● What to work on
The passage about Julius Isserlis appears below. Name every person it identifies as a pupil of Sergei Taneyev.

● Passage for review
▼

The musical calling came from beyond our immediate family. While my mother’s background was not especially musical, my paternal grandfather was a pianist and composer famous in his day, Julius Isserlis. Julius was born in Kishinev in 1888. He was a child prodigy who was accepted to the Moscow Conservatoire at the age of 10 – a particularly impressive honour given that he was Jewish. His teachers there included a legendarily fierce piano professor called Vassily Safonov, who regularly reduced him to tears over the next six years or so, and for composition the great Sergei Taneyev, favourite pupil and later musical confidante of Tchaikovsky, and himself teacher of Rachmaninov, Scriabin and Medtner. Julius enjoyed a successful career within both Russia and the Soviet Union, until in 1922 Lenin decreed that 12 Soviet musicians should travel abroad with their families in order to spread the word about the cultural glories of the Soviet Union. A fine idea – except that not one of the 12 ever went back. Julius, with his wife Rita (also a pianist) and my father George, then five years old, settled in Vienna, lured by the same charms that had ensnared Haydn, Mozart, Beethoven, Brahms and countless others. (Not entirely relevant to the subject of this article, but this story is a favourite of mine: among their first tasks was that of finding somewhere to live. My father vaguely remembered going to see an apartment owned by a hausfrau of 102, who was friendly enough until she discovered that Julius was a musician. “I hate musicians,” she declared. “Why?” “Because I remember that when I was a little girl, my aunt had a lodger who was a filthy old man who used to spit all over the floor. Euagh!”  “But who was that?” “Beethoven!” So, for many years before he died in 2012, I am sure that my father must have been the last person alive to have met someone who had met Beethoven.)

▲

● Given data
▼

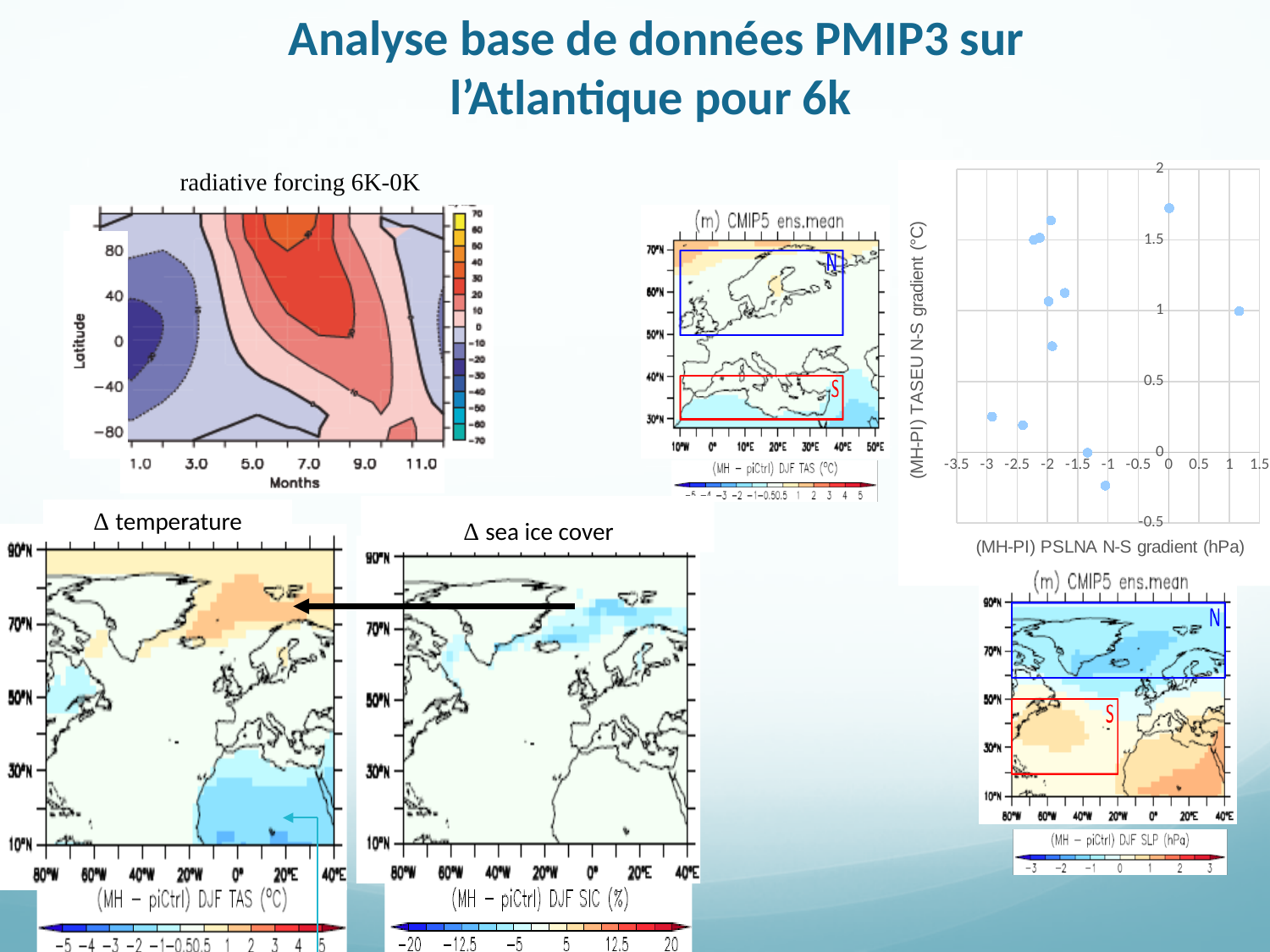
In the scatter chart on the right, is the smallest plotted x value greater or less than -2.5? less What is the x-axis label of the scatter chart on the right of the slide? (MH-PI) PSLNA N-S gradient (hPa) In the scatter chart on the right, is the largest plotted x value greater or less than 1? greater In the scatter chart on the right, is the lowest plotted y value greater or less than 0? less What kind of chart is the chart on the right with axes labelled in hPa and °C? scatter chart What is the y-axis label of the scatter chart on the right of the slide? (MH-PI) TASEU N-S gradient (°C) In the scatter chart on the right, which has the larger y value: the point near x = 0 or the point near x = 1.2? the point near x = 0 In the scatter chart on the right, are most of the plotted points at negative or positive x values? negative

▲

● Reply
Julius Isserlis, Rachmaninov, Scriabin, Medtner